Yao smiled fully and embraced his cousin. But Tas was more interested in what Adal said about the gods; he wanted to know if he meant it. It seemed to Tas that everything was going very well, but as soon as Yao turned his back on his cousins, he expression turned dark and they left immediately, leaving the pup behind in the arms of Adal.
“We will return tomorrow night.” and Yao left without a backward glance. Tas shrugged at the stunned cousins as he left, then follow Yao.
They left through the same entrance and entered into the cold night without a backward glance. Yao trudged off into the darkness, forcing Tas to catch up; Tas was still confused.
“What’s the matter Yao? Why were you so quick to leave?”

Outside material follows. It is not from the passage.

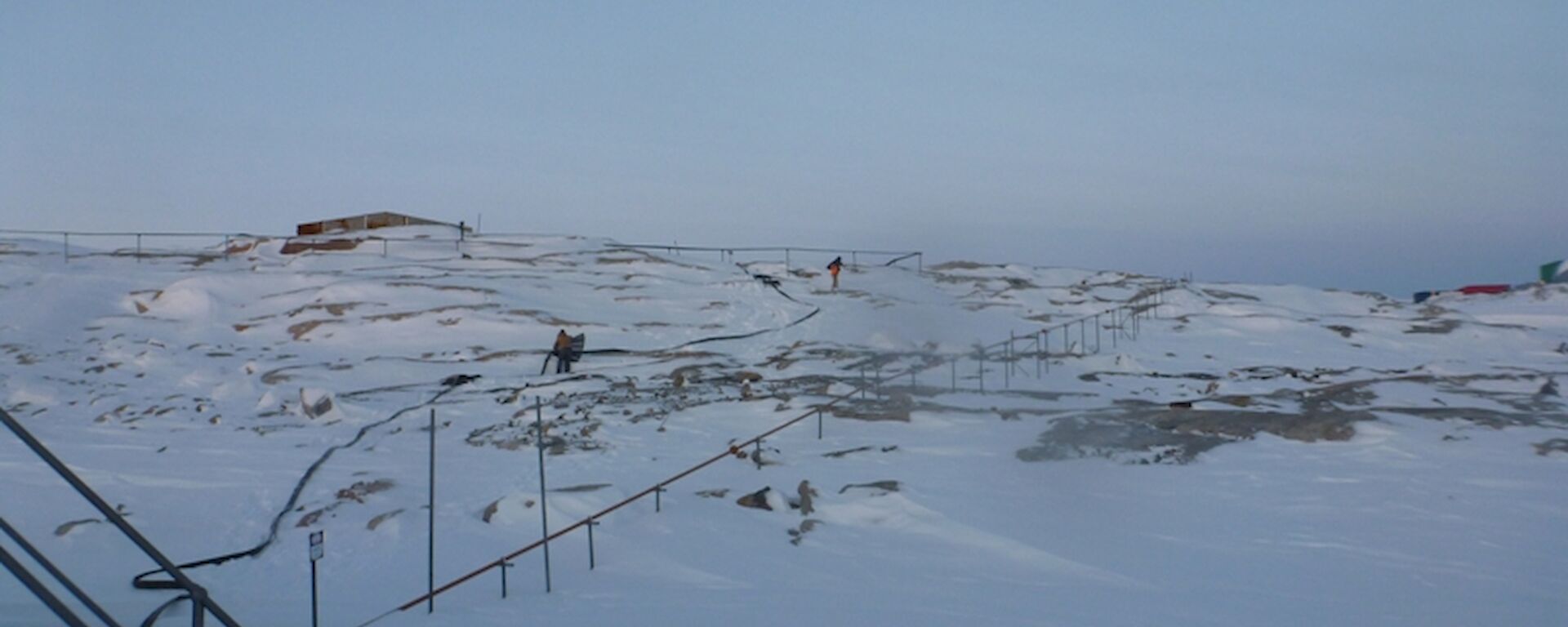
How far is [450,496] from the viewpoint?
14969mm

“It hurts me to leave the poor wolf there; he will be cage and most of his life will be as a slave.” Yao looked back at Tas with tears in his eye. “I fear I have condemned that poor wolf to a life of enslavement.”

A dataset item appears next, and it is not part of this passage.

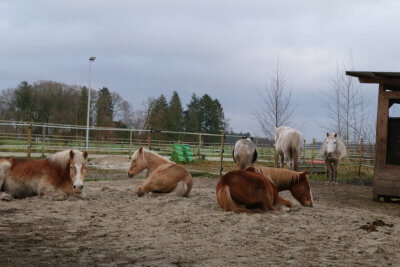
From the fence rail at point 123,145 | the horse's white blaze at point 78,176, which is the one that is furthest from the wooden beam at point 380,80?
the horse's white blaze at point 78,176

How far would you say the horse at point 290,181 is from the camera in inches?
248

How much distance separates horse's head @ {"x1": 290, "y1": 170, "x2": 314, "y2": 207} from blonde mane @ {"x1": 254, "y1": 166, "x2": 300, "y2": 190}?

“Not all beings get to be free.” Tas said suddenly, surprising himself. He remembered his home and the small farms around it; many animals were locked up there. Many of his friends were slaves. He knew that what he said was right.
He returned back to the house, happy to greet Ice, who was still awake, but Yaina was startled as they entered. It was late now and Tas took Ice to his room, where they all slept in a warm feather mattress and comforter and kept each other warm in the cold.